Image collections such as photos can grow over time to become hard to manage, and double so, when their backup is also involved. Images get mistakenly duplicated and finding duplicates as simple as it sounds, soon turns to be a very complicated affair to solve. This Python tool attempts to help in cleaning duplicates, by storing a hash of the images in question and comparing them among the collection. Even resized images with a different name are discovered.

Installing

Installing consists of getting the script, and its the dependencies for the required Python libraries and the MongoDB database. The script runs only on Python3; on Python2 it errors “ImportError: cannot import name TimeoutExpired” from the library submodule.

$ sudo apt install mongodb

$ git clone https://github.com/philipbl/duplicate-images

$ cd duplicate-images/
$ pip3 install -r requirements.txt

Then I had to stop the MongoDB service running or the script would stop due to a clash with the running instance.
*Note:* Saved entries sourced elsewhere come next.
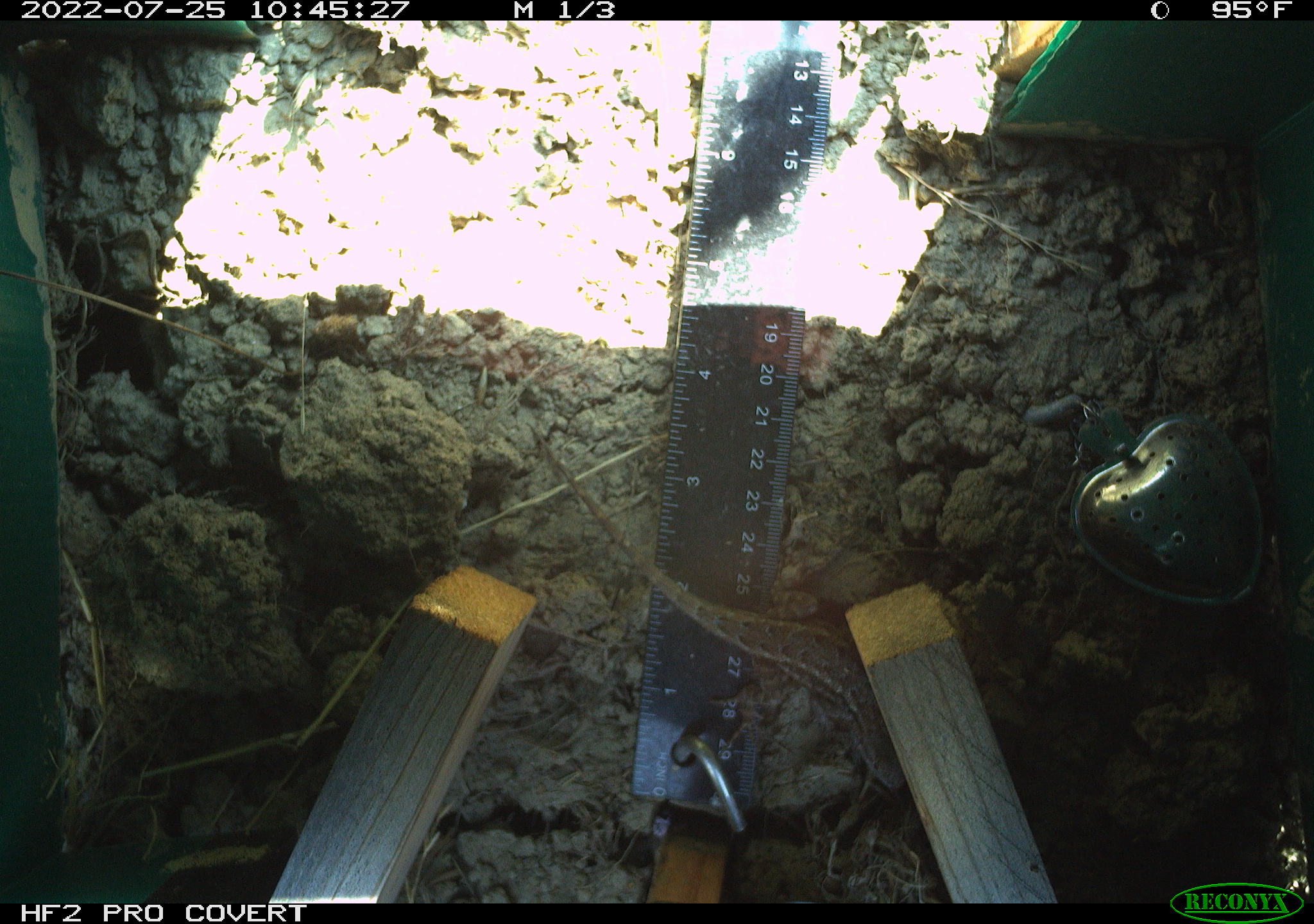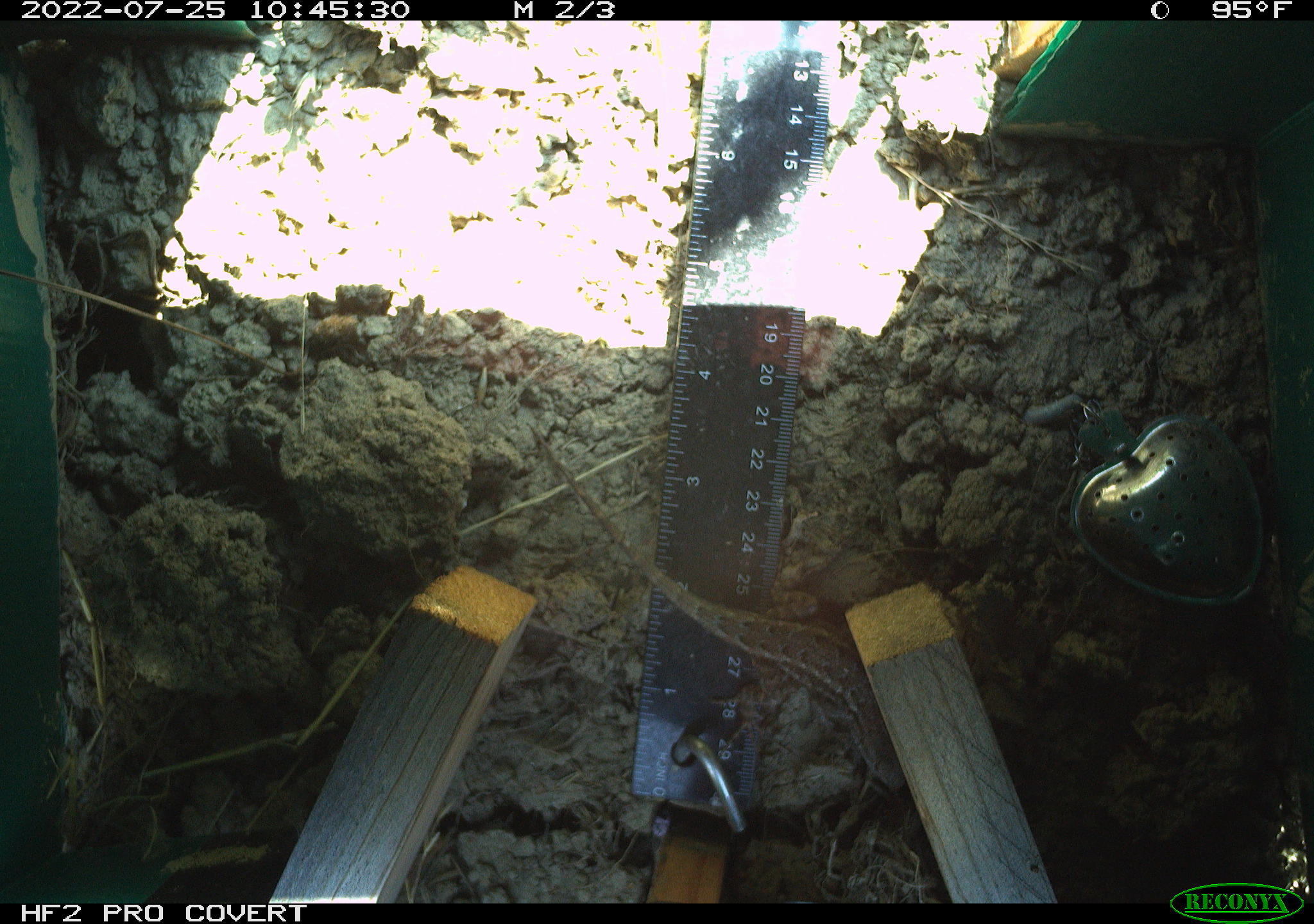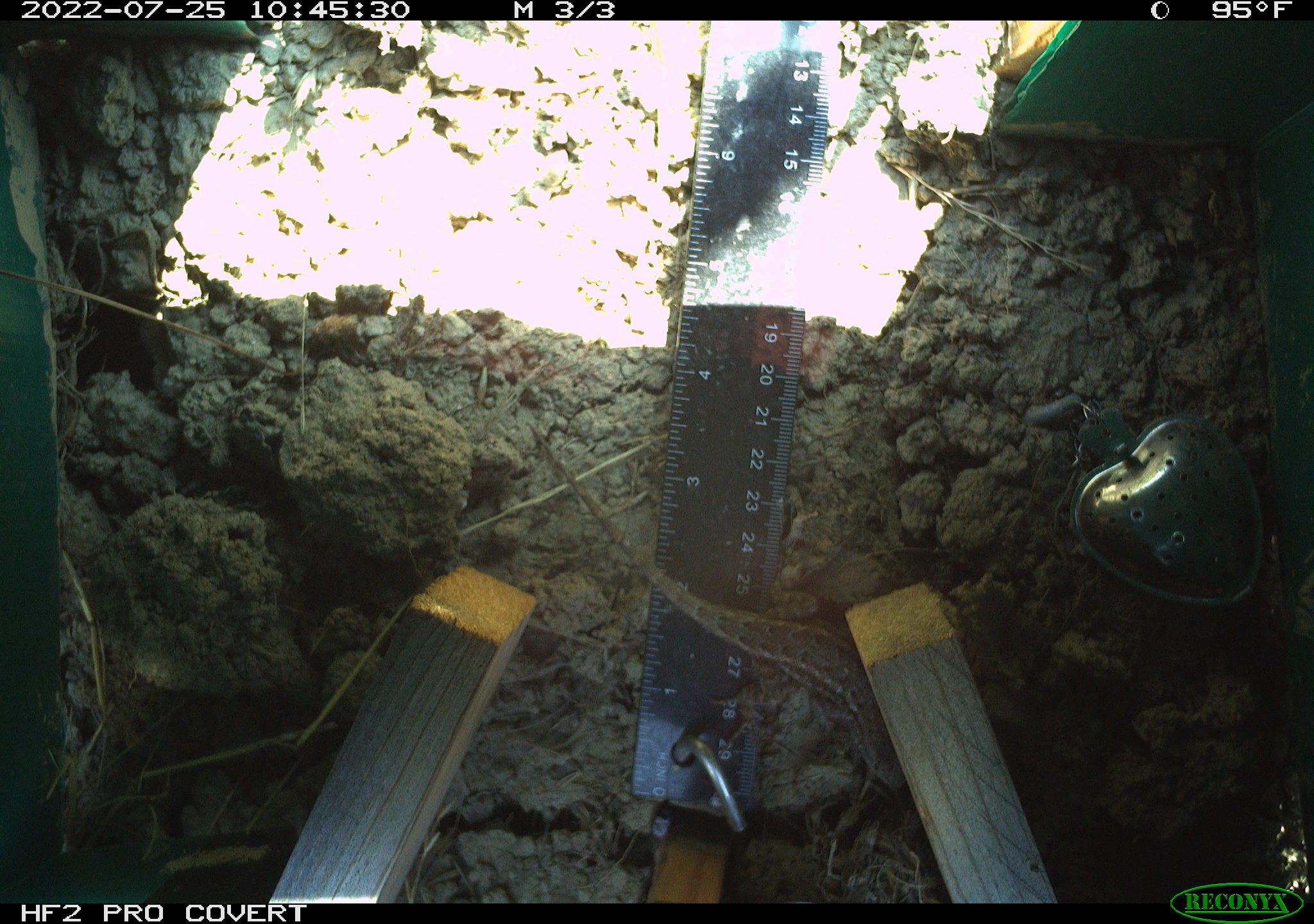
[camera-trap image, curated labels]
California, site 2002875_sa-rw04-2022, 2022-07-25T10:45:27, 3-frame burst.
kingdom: Animalia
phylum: Chordata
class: Reptilia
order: Squamata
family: Phrynosomatidae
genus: Sceloporus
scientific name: Sceloporus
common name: spiny lizards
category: sceloporus species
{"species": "sceloporus species (spiny lizards) (Sceloporus)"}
$ sudo systemctl stop mongodb

When I ran the script the first time, it threw an error regarding the MongoDB database, so after I ran this command, the error went away. YMMV.

$ mongod --db=./db
<Ctrl-C> to cancel

Then running the script as:

$ python3 duplicate-images.py add ~/Pictures

would hash all the images under that directory and add them to the database. This process by default runs 8 children processes, so it’s extremely computing intensive. The option –parallel= limits these parallel processes.

In order to display the differences, this command creates a tree with the actual path to the images, side by side, and all put into a series of HTML pages for perusal, including a “Delete” button on each image. This command opens that page in the default browser:

$ python3 duplicate-images.py find